Harold Pinter’s been ensconced as a master playwright for so long it’s easy to forget just how tortuous his early plays can be. Less absurdist than ambiguous, they’re works in which the protagonists are as unreliable as the antagonists, and the subject of a conflict is less important than the conflict itself.
The Birthday Party, Pinter’s first full-length play, amply demonstrates the style that would be famously (and repeatedly) called “comedy of menace.” Stanley, ostensibly a lapsed concert pianist, is a boarder in the seaside home of an older couple, the genial Petey and dotty Meg; sleeping all the time and rarely venturing outdoors, Stanley appears to be hiding from something. That something arrives in the form of Goldberg and McCann, a pair of genteel thugs who’ve tracked Stanley down, though to what end and on whose behalf remain unknown; their own provenance is as suspect as Stanley’s.
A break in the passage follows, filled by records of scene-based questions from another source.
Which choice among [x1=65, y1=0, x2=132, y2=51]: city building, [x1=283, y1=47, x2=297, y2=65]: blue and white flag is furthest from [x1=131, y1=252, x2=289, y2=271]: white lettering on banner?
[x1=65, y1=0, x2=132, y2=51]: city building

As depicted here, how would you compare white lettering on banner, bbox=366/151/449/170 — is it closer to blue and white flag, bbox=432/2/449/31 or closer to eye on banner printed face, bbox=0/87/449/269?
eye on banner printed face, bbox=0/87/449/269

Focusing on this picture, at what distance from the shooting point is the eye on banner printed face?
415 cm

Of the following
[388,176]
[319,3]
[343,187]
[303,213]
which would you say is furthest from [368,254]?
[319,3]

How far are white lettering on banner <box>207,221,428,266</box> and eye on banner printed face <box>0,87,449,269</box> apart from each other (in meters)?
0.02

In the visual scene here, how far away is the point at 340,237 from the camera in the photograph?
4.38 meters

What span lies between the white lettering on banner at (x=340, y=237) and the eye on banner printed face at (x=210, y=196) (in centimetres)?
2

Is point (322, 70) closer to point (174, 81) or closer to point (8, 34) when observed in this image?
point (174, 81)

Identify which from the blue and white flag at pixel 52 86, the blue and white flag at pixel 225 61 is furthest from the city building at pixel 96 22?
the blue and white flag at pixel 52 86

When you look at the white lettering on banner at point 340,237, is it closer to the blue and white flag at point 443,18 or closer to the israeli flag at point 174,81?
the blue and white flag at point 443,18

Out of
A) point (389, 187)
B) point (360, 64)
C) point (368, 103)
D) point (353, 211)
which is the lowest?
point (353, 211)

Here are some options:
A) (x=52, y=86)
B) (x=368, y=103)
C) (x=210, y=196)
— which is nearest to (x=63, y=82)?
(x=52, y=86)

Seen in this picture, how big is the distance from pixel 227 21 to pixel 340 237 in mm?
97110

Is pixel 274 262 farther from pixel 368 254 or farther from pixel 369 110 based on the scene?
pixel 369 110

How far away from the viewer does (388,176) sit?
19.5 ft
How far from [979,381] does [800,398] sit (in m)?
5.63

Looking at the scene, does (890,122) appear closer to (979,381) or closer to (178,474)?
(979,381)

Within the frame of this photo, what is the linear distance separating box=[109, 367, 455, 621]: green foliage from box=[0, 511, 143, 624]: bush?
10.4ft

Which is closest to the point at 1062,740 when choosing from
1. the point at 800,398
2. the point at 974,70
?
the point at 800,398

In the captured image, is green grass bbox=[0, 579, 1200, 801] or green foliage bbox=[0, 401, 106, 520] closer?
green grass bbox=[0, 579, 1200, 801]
Director Snook’s well-managed, disturbingly funny revival conveys the proper sense of benighted dread, thanks in large part to Stearns, who makes clear the oppressive weight of Stanley’s burden without the benefit of being able to name it. Equally but much more oddly impressive is O’Dowd as the matron of the house; whether attempting to seduce Stanley over cornflakes or displaying an irrational fear of wheelbarrows (or is it perfectly rational—in this world, who can tell?), she maintains a childlike certitude. Meg arguably fares better than Stanley, who cracks not under the hooligans’ thumbs, but their words. In a slippery age when it’s argued that torture isn’t torture, that’s chillingly relatable.